Records of spatial reasoning questions:
===============
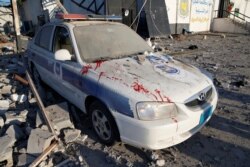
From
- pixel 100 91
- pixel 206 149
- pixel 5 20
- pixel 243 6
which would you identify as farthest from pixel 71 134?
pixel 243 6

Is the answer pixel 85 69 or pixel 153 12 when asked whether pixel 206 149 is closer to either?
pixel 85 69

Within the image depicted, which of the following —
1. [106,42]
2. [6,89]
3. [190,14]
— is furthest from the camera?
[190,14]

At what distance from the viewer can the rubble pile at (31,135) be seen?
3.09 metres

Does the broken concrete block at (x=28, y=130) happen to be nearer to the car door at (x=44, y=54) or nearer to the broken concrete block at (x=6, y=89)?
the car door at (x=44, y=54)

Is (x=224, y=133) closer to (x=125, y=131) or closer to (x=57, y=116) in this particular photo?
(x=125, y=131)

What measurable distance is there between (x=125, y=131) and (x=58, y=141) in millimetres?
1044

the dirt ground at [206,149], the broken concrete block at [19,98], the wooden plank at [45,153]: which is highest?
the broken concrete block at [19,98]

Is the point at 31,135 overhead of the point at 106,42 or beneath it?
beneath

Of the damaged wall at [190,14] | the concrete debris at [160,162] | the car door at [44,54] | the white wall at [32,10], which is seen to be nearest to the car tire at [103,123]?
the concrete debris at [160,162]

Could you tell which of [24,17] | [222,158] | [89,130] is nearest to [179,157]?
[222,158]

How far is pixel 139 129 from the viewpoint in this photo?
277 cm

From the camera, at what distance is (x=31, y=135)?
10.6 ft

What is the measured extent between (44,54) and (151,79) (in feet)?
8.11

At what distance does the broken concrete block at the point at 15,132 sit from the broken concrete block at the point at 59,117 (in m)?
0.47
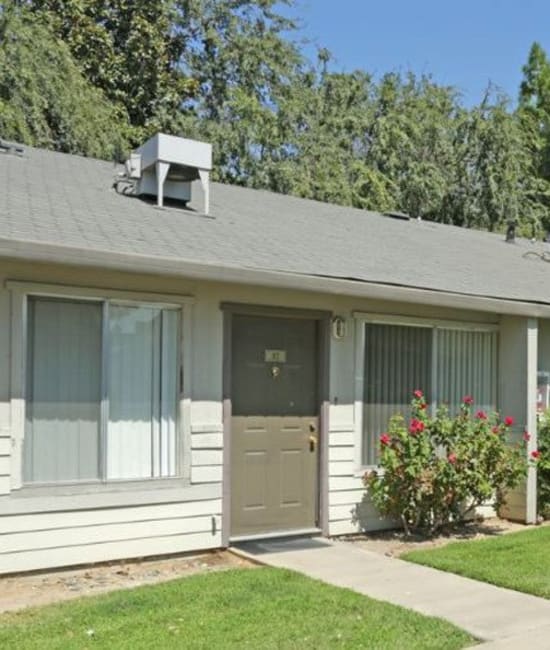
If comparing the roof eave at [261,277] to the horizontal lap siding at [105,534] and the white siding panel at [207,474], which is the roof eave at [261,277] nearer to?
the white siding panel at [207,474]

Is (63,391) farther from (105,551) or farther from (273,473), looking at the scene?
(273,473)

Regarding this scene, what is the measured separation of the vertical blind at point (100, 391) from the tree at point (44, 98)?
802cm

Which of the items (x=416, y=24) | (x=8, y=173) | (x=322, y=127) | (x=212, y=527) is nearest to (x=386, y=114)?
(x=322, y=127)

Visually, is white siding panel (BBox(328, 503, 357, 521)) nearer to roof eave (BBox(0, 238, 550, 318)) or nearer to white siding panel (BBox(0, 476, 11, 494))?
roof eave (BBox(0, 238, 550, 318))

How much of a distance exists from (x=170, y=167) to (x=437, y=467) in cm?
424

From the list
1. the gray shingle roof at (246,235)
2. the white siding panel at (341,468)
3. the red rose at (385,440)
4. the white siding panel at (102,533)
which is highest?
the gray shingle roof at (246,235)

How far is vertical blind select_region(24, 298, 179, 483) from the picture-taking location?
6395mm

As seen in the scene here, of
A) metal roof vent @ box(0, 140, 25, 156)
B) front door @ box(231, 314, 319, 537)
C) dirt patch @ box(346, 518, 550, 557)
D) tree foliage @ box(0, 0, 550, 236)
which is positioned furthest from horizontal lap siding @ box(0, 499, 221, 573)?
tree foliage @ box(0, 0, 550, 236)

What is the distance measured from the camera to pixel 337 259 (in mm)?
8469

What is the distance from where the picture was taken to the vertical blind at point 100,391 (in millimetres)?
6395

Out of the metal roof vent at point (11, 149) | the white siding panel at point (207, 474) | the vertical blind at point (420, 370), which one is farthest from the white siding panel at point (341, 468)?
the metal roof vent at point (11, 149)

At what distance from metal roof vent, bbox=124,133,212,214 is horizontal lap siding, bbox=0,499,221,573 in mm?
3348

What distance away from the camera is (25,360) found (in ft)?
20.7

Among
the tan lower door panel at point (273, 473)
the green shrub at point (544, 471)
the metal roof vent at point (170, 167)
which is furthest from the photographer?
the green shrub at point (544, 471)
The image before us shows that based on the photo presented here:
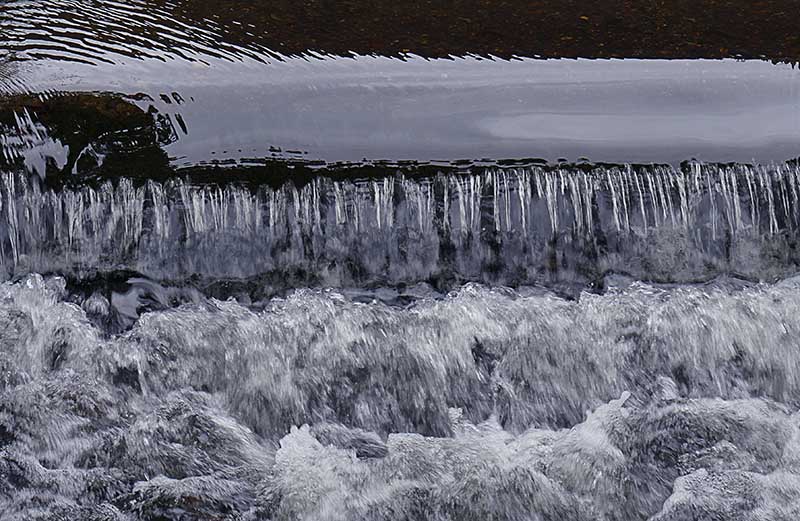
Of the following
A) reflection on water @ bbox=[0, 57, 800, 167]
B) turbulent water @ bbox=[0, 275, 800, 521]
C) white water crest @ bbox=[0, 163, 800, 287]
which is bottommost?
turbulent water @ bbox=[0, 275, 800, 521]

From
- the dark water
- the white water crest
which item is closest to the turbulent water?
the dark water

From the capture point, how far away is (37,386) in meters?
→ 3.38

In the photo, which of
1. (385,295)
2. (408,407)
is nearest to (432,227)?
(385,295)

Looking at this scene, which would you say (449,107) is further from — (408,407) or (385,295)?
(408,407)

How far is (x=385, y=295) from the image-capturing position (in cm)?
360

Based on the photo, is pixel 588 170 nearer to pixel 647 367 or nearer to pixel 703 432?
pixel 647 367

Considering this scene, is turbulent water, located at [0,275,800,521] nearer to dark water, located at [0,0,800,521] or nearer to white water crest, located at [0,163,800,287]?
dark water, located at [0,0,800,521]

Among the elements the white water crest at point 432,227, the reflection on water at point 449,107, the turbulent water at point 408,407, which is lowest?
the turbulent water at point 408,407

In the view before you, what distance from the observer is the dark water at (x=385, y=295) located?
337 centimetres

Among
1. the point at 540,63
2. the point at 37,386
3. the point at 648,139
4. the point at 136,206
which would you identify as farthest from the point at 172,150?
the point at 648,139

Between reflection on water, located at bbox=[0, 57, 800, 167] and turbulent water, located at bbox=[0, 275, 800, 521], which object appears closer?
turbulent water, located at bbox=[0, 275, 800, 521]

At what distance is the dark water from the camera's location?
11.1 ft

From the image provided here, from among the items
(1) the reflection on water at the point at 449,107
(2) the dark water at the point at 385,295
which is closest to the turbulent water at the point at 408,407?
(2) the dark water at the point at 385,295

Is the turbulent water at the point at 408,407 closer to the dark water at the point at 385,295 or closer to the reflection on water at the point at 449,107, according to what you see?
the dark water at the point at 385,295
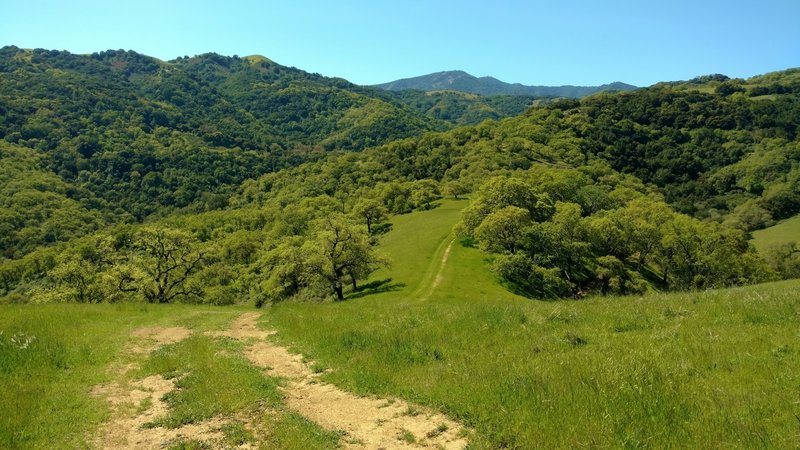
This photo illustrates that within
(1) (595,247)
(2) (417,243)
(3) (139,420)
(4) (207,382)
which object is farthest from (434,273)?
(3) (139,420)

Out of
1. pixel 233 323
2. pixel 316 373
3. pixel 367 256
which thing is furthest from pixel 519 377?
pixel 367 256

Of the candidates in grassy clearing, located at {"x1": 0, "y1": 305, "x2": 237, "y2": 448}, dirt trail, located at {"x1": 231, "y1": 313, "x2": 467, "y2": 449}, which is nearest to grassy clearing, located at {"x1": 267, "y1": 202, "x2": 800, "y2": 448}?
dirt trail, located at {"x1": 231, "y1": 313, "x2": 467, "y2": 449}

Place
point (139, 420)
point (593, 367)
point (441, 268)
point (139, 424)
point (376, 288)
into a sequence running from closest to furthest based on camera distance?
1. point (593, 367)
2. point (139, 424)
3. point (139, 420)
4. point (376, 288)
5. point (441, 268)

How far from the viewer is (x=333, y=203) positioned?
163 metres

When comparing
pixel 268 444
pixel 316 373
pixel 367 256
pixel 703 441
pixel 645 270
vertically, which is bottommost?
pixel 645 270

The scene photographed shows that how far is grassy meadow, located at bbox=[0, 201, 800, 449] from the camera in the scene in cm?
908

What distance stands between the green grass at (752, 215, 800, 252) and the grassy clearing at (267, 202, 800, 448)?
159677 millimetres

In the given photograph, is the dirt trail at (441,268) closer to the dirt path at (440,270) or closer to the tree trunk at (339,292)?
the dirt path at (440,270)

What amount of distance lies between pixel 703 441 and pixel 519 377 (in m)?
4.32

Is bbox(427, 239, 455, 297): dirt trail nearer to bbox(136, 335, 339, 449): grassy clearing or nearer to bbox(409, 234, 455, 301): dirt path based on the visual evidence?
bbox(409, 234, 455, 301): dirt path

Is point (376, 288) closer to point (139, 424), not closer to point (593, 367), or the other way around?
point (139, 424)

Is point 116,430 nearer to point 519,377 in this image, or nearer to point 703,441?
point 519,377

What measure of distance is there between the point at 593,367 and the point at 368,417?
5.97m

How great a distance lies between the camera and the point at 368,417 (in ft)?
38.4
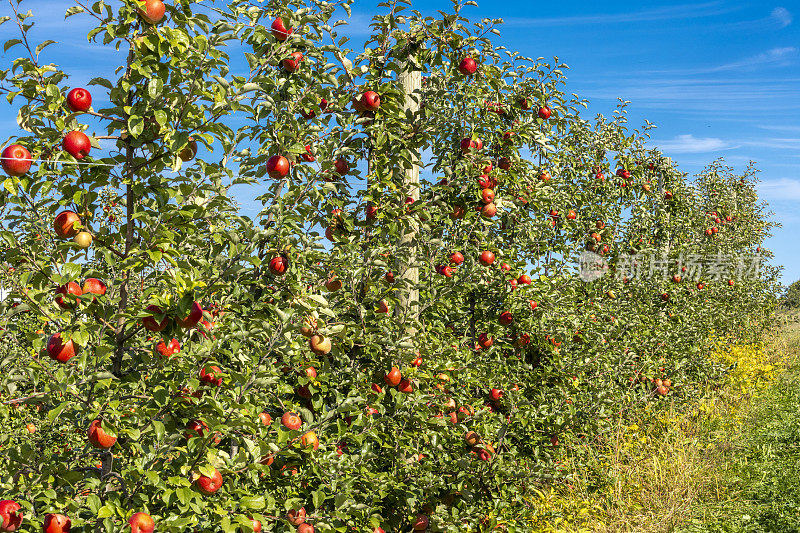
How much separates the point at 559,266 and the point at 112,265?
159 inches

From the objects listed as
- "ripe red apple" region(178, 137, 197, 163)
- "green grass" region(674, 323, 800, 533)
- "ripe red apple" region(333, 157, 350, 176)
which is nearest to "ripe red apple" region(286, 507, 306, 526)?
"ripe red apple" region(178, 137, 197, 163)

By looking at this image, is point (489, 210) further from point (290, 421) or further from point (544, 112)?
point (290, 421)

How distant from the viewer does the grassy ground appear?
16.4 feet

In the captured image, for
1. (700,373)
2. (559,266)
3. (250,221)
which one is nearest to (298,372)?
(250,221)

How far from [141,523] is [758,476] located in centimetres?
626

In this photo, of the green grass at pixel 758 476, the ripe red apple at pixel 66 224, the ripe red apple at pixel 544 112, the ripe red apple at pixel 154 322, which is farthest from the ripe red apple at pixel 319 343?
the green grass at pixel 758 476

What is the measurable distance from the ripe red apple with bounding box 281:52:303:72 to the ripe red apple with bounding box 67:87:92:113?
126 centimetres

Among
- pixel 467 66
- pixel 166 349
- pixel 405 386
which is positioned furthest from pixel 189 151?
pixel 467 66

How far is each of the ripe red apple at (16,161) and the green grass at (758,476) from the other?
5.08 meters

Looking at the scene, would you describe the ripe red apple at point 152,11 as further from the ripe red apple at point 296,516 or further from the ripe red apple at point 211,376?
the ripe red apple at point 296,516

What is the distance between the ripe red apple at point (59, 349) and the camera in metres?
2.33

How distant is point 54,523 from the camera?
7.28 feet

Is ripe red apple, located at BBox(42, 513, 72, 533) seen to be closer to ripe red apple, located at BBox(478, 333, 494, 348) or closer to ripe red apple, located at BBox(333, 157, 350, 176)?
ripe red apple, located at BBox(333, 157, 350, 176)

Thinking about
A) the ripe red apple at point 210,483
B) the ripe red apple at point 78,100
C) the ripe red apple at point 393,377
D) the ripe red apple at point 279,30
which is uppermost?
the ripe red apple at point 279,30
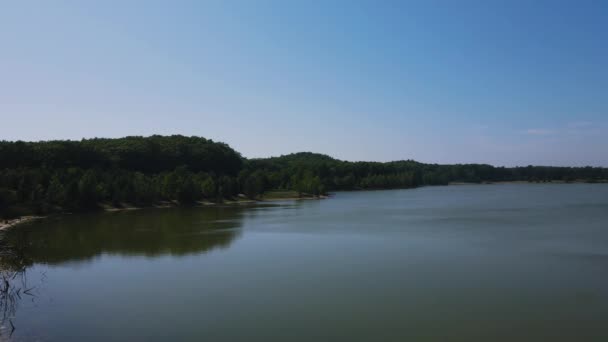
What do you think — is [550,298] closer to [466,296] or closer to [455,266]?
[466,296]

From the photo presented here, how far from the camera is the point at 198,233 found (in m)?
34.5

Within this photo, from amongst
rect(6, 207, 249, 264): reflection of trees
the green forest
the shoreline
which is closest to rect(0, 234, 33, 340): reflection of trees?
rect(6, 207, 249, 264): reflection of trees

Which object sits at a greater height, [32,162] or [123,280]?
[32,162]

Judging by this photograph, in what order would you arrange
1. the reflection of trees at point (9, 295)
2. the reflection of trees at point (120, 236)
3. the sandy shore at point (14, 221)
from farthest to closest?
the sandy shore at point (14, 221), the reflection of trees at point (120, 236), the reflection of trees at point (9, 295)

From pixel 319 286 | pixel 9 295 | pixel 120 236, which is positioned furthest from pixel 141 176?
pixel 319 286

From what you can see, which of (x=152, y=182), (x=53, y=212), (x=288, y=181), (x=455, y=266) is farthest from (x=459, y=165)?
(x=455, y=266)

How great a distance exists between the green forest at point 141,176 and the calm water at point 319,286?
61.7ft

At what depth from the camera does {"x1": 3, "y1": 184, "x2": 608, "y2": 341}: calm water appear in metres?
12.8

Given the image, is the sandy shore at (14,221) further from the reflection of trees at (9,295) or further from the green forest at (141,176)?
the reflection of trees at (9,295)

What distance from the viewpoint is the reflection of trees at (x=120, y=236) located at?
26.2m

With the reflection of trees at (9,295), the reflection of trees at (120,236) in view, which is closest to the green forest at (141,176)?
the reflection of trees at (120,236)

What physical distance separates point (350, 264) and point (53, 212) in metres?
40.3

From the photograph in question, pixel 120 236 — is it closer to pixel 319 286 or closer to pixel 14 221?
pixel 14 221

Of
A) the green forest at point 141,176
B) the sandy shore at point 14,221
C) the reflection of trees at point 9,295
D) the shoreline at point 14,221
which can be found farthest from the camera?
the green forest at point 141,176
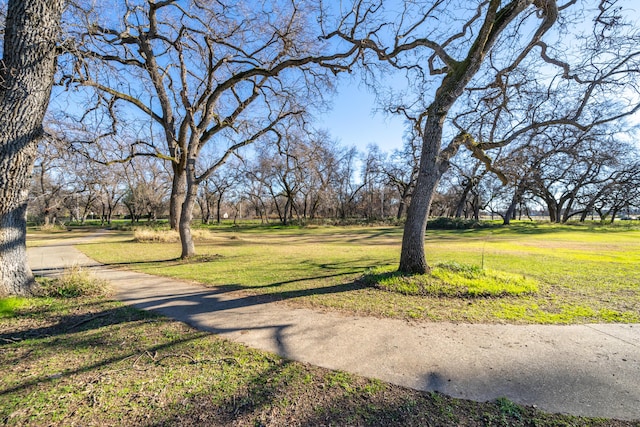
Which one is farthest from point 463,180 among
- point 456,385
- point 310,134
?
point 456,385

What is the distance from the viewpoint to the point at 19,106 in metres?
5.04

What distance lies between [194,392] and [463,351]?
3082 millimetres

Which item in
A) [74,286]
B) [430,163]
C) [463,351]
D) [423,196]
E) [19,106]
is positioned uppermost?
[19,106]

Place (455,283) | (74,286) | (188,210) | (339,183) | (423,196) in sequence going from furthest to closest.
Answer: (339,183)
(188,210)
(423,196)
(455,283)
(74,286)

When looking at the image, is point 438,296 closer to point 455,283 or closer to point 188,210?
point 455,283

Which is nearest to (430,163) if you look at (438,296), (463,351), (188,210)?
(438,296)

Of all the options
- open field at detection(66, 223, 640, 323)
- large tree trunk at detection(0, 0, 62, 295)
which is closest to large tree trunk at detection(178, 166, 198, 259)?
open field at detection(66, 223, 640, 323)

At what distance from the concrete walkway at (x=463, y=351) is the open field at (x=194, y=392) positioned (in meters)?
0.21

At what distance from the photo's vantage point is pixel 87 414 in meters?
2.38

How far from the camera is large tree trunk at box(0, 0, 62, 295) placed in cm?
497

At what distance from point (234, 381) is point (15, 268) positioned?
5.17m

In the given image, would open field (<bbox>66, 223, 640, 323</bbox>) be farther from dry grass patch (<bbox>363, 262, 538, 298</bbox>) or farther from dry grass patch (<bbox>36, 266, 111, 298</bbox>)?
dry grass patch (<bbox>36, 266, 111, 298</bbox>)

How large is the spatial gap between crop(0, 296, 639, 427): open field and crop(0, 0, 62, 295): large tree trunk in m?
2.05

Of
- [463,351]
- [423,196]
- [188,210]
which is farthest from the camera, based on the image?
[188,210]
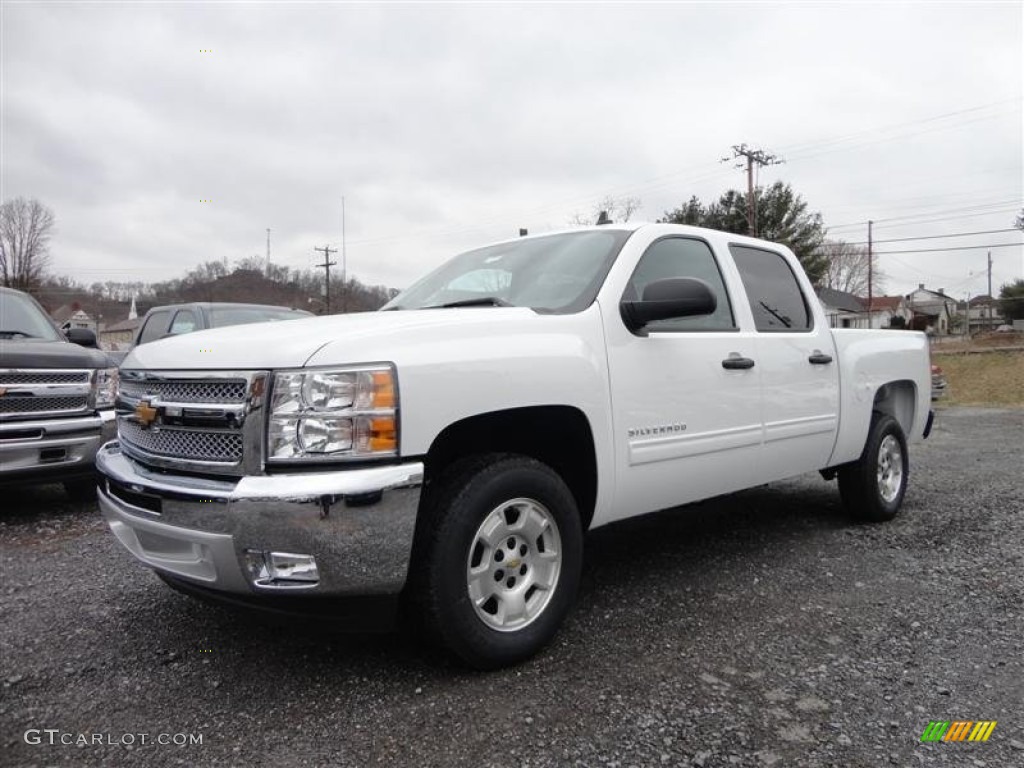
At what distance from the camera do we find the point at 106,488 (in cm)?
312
===============
EXERCISE TASK: Copy verbatim the part of the records above that opens with the line containing "Which is nearest to (430,163)" and continues through the end of the records, including both ends. Leave the pictures out of your copy.

FULL SOLUTION:
Which is nearest to (430,163) if you look at (438,296), (463,351), (188,210)?
(438,296)

Of all the options
- open field at detection(66, 223, 640, 323)
- large tree trunk at detection(0, 0, 62, 295)
which is closest to large tree trunk at detection(178, 166, 198, 259)?
open field at detection(66, 223, 640, 323)

At what distance from the concrete walkway at (x=463, y=351) is the open field at (x=194, y=392) positioned (in meters)?
0.21

At what distance from the photo's vantage point is pixel 87 414 in meters?
2.38

How far from the camera is large tree trunk at box(0, 0, 62, 295) placed in cm?
497

At what distance from point (234, 381) is point (15, 268) positioned?
5.17m

In the given image, would open field (<bbox>66, 223, 640, 323</bbox>) be farther from dry grass patch (<bbox>363, 262, 538, 298</bbox>) or farther from dry grass patch (<bbox>36, 266, 111, 298</bbox>)?
dry grass patch (<bbox>36, 266, 111, 298</bbox>)

How large is the spatial gap between crop(0, 296, 639, 427): open field and crop(0, 0, 62, 295): large tree trunk in m?
2.05

Of
- [463,351]
- [423,196]
- [188,210]
which is farthest from the camera, based on the image?
[188,210]
At what distance from the camera do we find the point at 106,488 (in cm)?
312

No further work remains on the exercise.